Queste riflessioni, caratteristiche di un innamorato di Gesù e di Maria come san Bernardo, provocano ancor oggi in maniera salutare non solo i teologi, ma tutti i credenti. A volte si pretende di risolvere le questioni fondamentali su Dio, sull’uomo e sul mondo con le sole forze della ragione. San Bernardo, invece, solidamente fondato sulla Bibbia e sui Padri della Chiesa, ci ricorda che senza una profonda fede in Dio, alimentata dalla preghiera e dalla contemplazione, da un intimo rapporto con il Signore, le nostre riflessioni sui misteri divini rischiano di diventare un vano esercizio intellettuale, e perdono la loro credibilità.
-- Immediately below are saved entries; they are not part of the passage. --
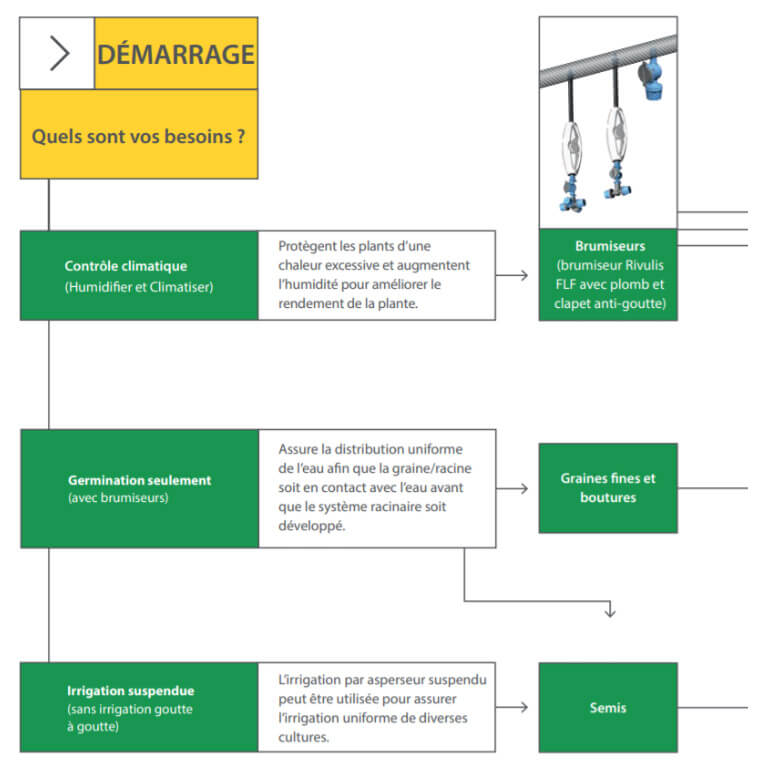 DÉMARRAGE

Quels sont vos besoins ?

Contrôle climatique
(Humidifier et Climatiser)

Protègent les plants d'une chaleur excessive et augmentent l'humidité pour améliorer le rendement de la plante.

Brumiseurs
(brumiseur Rivulis FLF avec plomb et clapet anti-goutte)

Germination seulement
(avec brumiseurs)

Assure la distribution uniforme de l'eau afin que la graine/racine soit en contact avec l'eau avant que le système racinaire soit développé.

Graines fines et boutures

Irrigation suspendue
(sans irrigation goutte à goutte)

L'irrigation par asperseur suspendu peut être utilisée pour assurer l'irrigation uniforme de diverses cultures.

Semis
La teologia rinvia alla “scienza dei santi”, alla loro intuizione dei misteri del Dio vivente, alla loro sapienza, dono dello Spirito Santo, che diventano punto di riferimento del pensiero teologico. Insieme a Bernardo di Chiaravalle, anche noi dobbiamo riconoscere che l’uomo cerca meglio e trova più facilmente Dio “con la preghiera che con la discussione”. Alla fine, la figura più vera del teologo e di ogni evangelizzatore rimane quella dell’apostolo Giovanni, che ha poggiato il suo capo sul cuore del Maestro.
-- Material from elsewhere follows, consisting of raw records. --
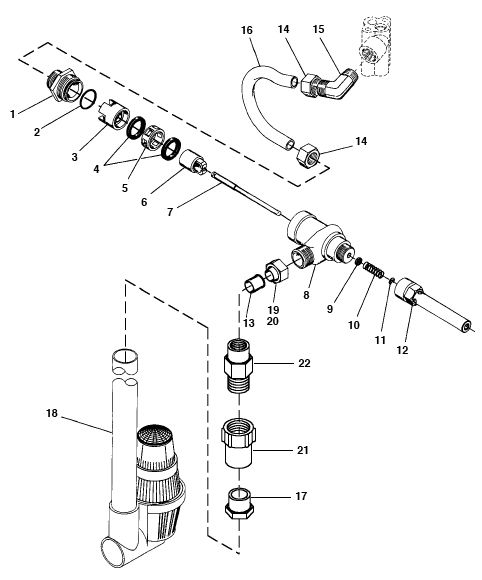 16
14
15
1
2
3
4
5
6
7
14
8
9
10
11
12
13
19
20
22
18
21
17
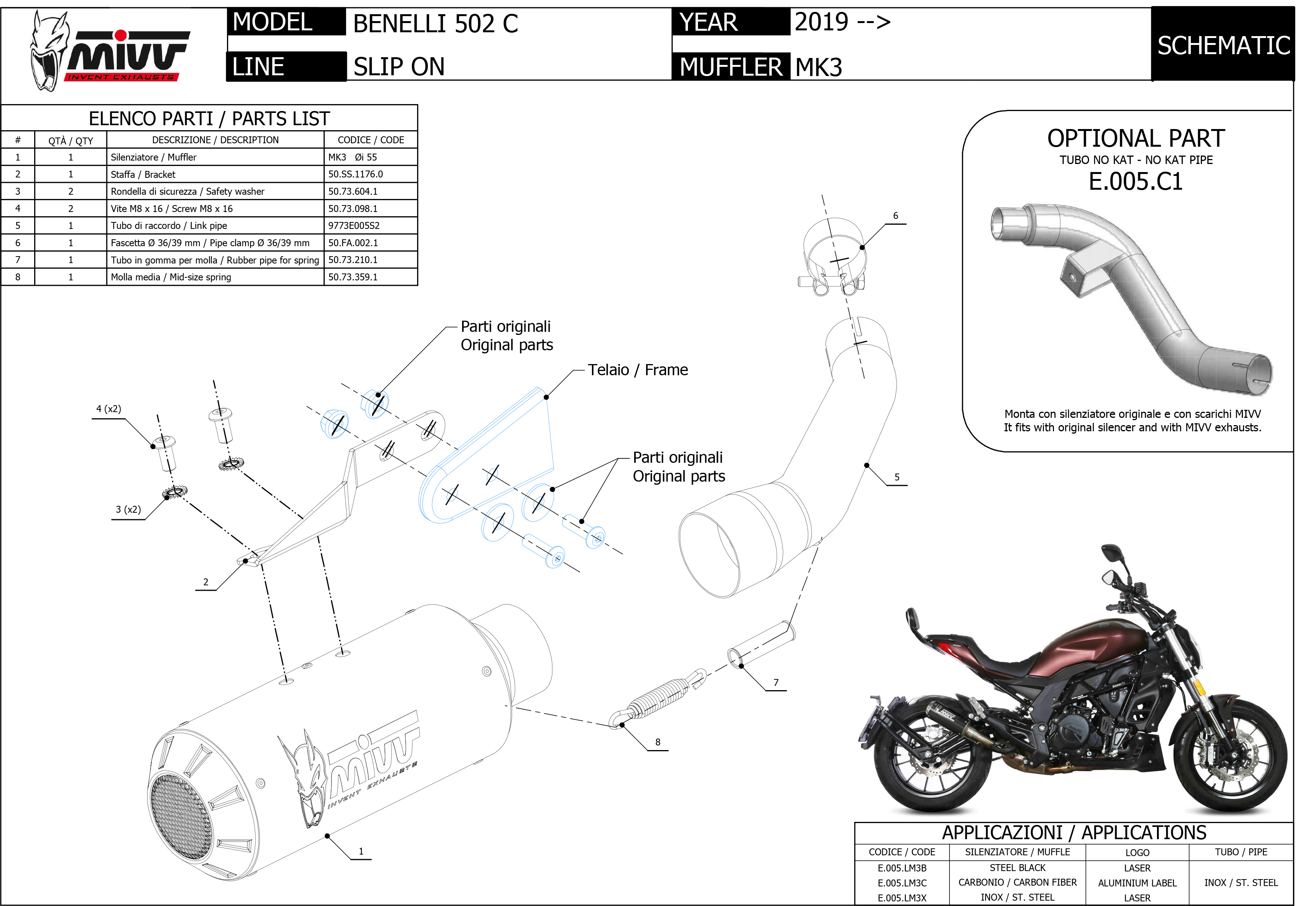 MIVV INVENT EXHAUSTS

MODEL BENELLI 502 C
LINE SLIP ON
YEAR 2019 -->
MUFFLER MK3
SCHEMATIC

ELENCO PARTI / PARTS LIST

| # | QTÀ / QTY | DESCRIZIONE / DESCRIPTION | CODICE / CODE |
|---|---|---|---|
| 1 | 1 | Silenziatore / Muffler | MK3 Øi 55 |
| 2 | 1 | Staffa / Bracket | 50.SS.1176.0 |
| 3 | 2 | Rondella di sicurezza / Safety washer | 50.73.604.1 |
| 4 | 2 | Vite M8 x 16 / Screw M8 x 16 | 50.73.098.1 |
| 5 | 1 | Tubo di raccordo / Link pipe | 9773E005S2 |
| 6 | 1 | Fascetta Ø 36/39 mm / Pipe clamp Ø 36/39 mm | 50.FA.002.1 |
| 7 | 1 | Tubo in gomma per molla / Rubber pipe for spring | 50.73.210.1 |
| 8 | 1 | Molla media / Mid-size spring | 50.73.359.1 |

OPTIONAL PART
TUBO NO KAT - NO KAT PIPE
E.005.C1

Monta con silenziatore originale e con scarichi MIVV
It fits with original silencer and with MIVV exhausts.

Parti originali
Original parts

Telaio / Frame

Parti originali
Original parts

4 (x2)
3 (x2)
2
6
5
7
8
1

MIVV INVENT EXHAUSTS

APPLICAZIONI / APPLICATIONS

| CODICE / CODE | SILENZIATORE / MUFFLE | LOGO | TUBO / PIPE |
|---|---|---|---|
| E.005.LM3B | STEEL BLACK | LASER | |
| E.005.LM3C | CARBONIO / CARBON FIBER | ALUMINIUM LABEL | INOX / ST. STEEL |
| E.005.LM3X | INOX / ST. STEEL | LASER | |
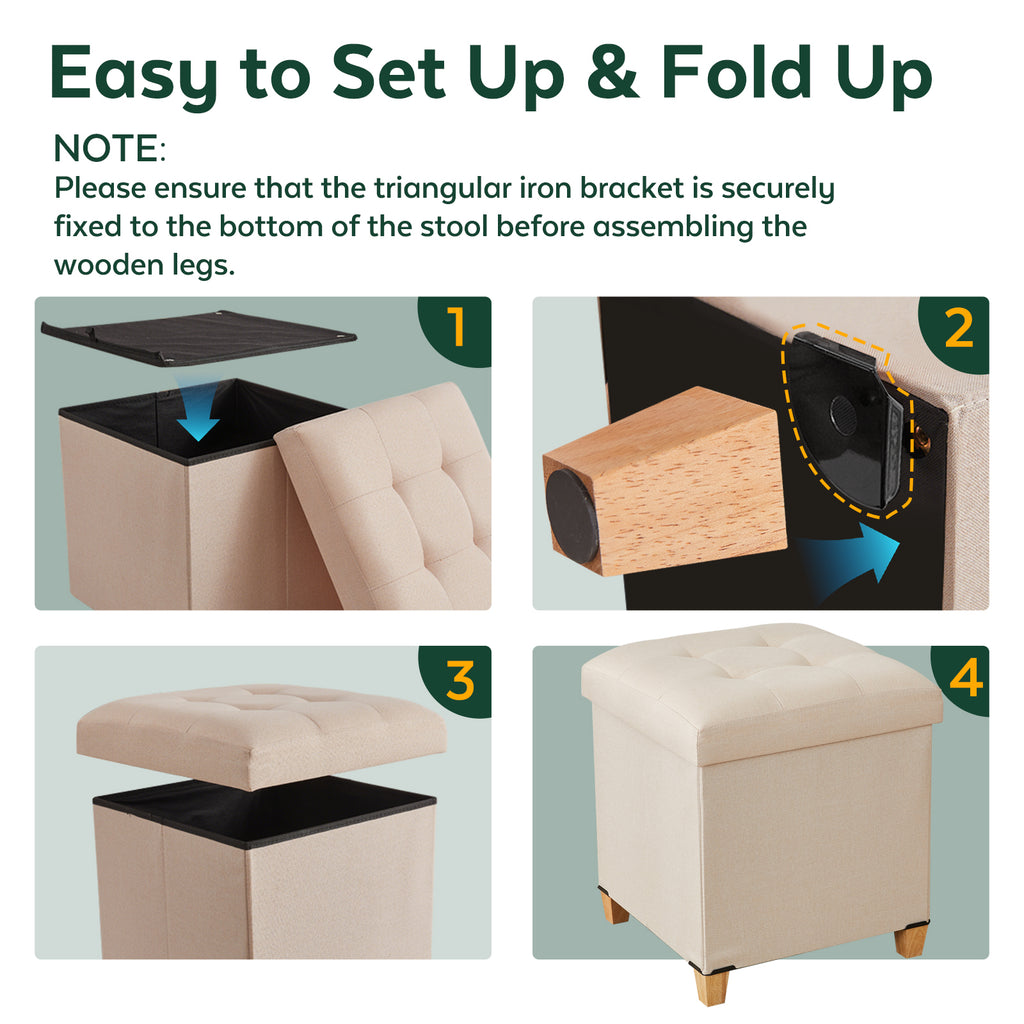 Easy to Set Up & Fold Up

NOTE:
Please ensure that the triangular iron bracket is securely fixed to the bottom of the stool before assembling the wooden legs.

1

2

3

4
Vorrei concludere queste riflessioni su san Bernardo con le invocazioni a Maria, che leggiamo in una sua bella omelia. “Nei pericoli, nelle angustie, nelle incertezze, – egli dice – pensa a Maria, invoca Maria. Ella non si parta mai dal tuo labbro, non si parta mai dal tuo cuore; e perché tu abbia ad ottenere l’aiuto della sua preghiera, non dimenticare mai l’esempio della sua vita. Se tu la segui, non puoi deviare; se tu la preghi, non puoi disperare; se tu pensi a lei, non puoi sbagliare. Se ella ti sorregge, non cadi; se ella ti protegge, non hai da temere; se ella ti guida, non ti stanchi; se ella ti è propizia, giungerai alla meta…” (Hom. II super «Missus est», 17: PL 183, 70-71).